Zona Maco has developed in parallel with Mexico’s contemporary art scene, which began to flourish in the late 1990s but has a rich tradition going back decades with artists, galleries and fairs like Expo Arte Guadalajara paving the way. “Zélika knew how to read a moment and brought together the key players at the time,” says Patricia Ortiz Monasterio, co-founder of Galería OMR, which opened in 1983. Over time, the fair and the local scene have evolved in tandem with the country’s collector base, which has expanded and now counts widely known figures like Eugenio López—who, coincidentally, was the first to buy a stand at Zona Maco through his and Esthella Provas’s since-shuttered Los Angeles gallery Chac-Mool.

“Maco is a reflection of the growing local scene of which the fair was part of and propelled,” says José Kuri, co-founder of Kurimanzutto, which is marking its 25th anniversary this year and is opening a hotly-anticipated Gabriel Orozco exhibition this week.

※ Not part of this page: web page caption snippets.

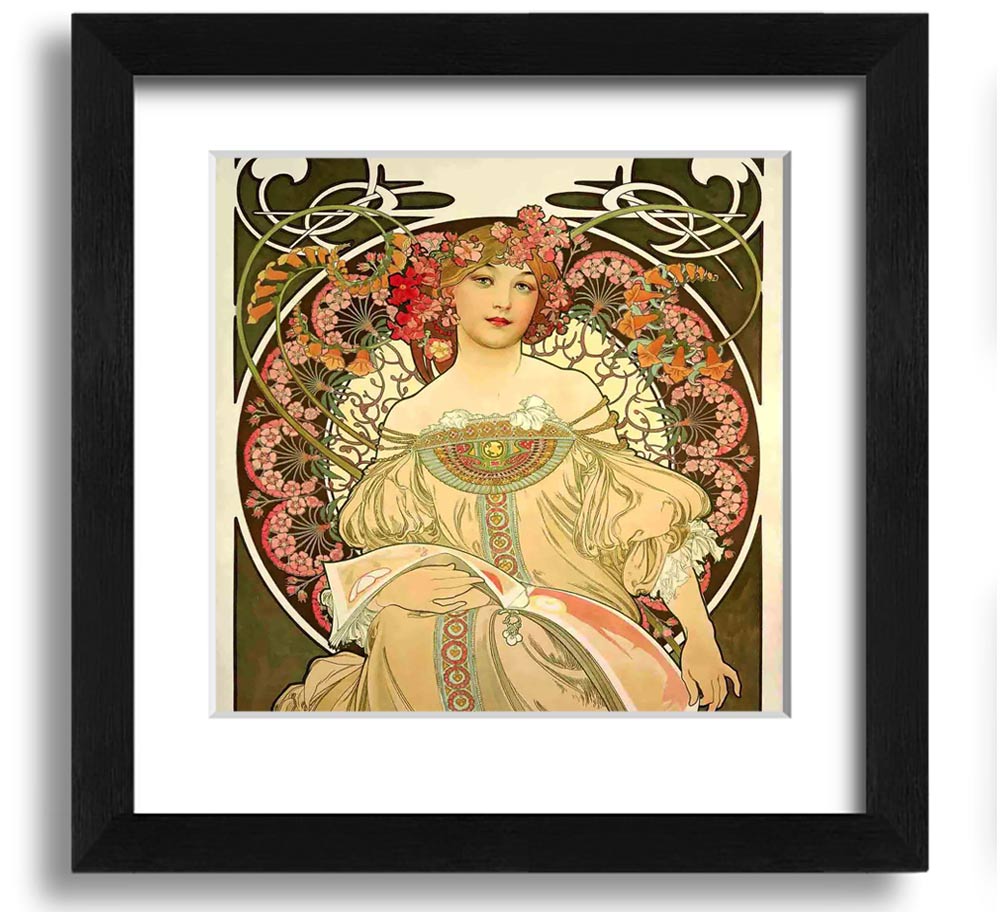 Alphonse Mucha Obraz Square Framed Print showcasing intricate designs and vibrant colors, ready to hang.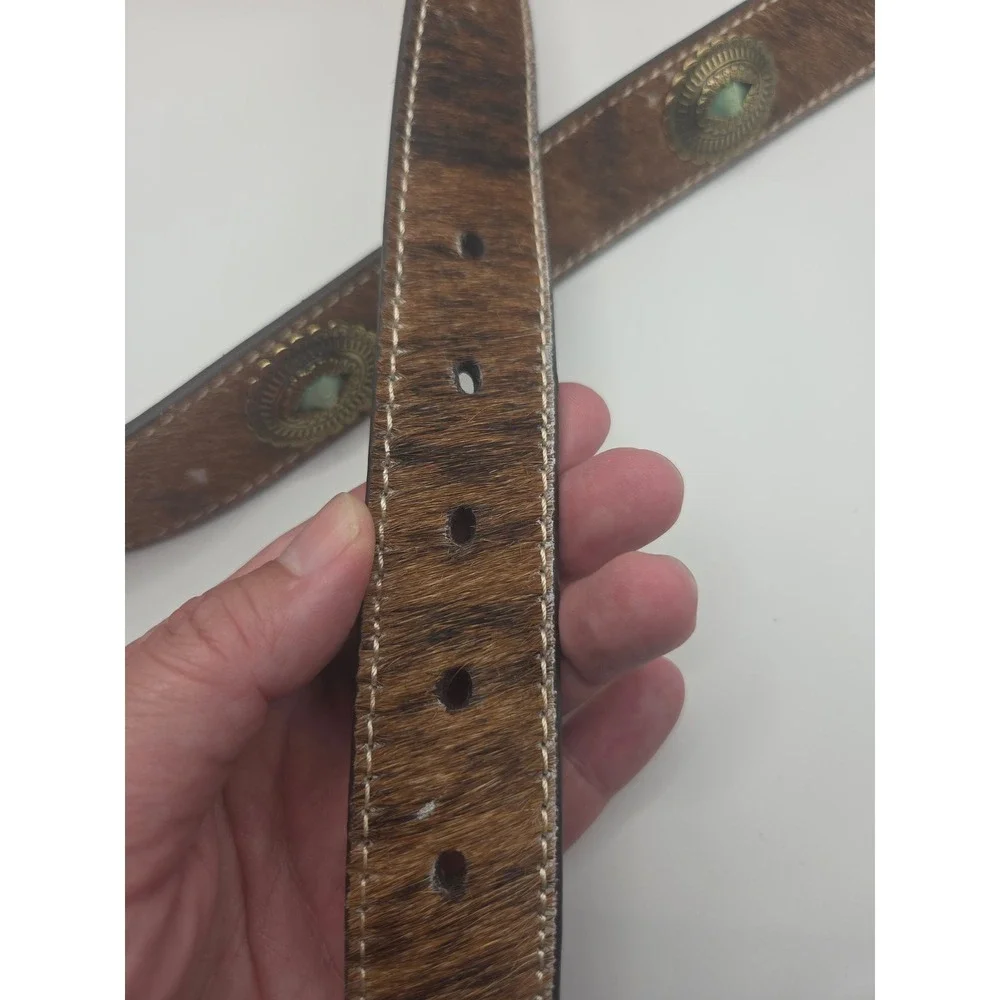 Shyanne Calf Hair Belt Womens Large Brown Concho Western Cowgirl Boho Rodeo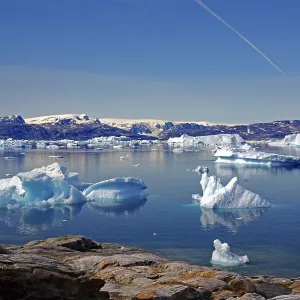 Icebergs reflected in a fjord, silence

“The fair grew into a catalyst for other projects resulting from the collaborative efforts of the local art community,” says Cristóbal Riestra, the owner of OMR. This is reflected in the emergence of satellite fairs, like Material (launched in 2014) and Salón Acme (2013), but also in the programming staged in galleries, museums and public spaces around the city during the week of the fair. Zona Maco “offers both the fair and Mexico City”, says Gustavo Arróniz, the owner of Arróniz, to which gallerist Enrique Guerrero, participating in a commemorative 20th edition talk at the fair, adds: “Zélika took a big risk and ultimately succeeded as nowadays Maco gathers all the local galleries and showcases the city’s unique gastronomy and culture.”

However, a Mexican fair also poses challenges connected to the country’s economic crises, fluctuating currency, cuts to cultural budgets and staggering inequality—41.2% of Mexico’s wealth is held by 1% of the population, according to a 2023 report by the Economic Commission for Latin America and the Caribbean. Local and global catastrophes like the 2017 earthquake and Covid-19 have also had long-lasting impacts on Mexico City. The pandemic accelerated a phenomenon that was already changing the city in a variety of ways: waves of foreigners, mostly digital nomads from the US, to neighbourhoods like Roma and Condesa. “More than half of our visitors are foreign and affluence has increased substantially,” says Rafael Yturbe, the director of Galería de Arte Mexicano, one of the city’s oldest galleries.

This supercharged gentrification is not confined to residential real estate; even before the pandemic, several European galleries had opened locations in the city, like Madrid’s Travesía Cuatro and Stockholm’s Nordenhake. Since 2020, this has accelerated with the arrival of Los Angeles’s Morán Morán, Chicago’s Mariane Ibrahim, New York’s Deli Gallery and the upcoming opening of Berlin’s König Galerie.

“This new presence makes foreign institutions look at the city with new eyes,” García says. She adds that in 2023 Zona Maco saw record numbers of museum groups visit, and international confirmations are again on the rise this year. “The city is big enough for everyone, this shift challenges the current players and is part of a global phenomenon.”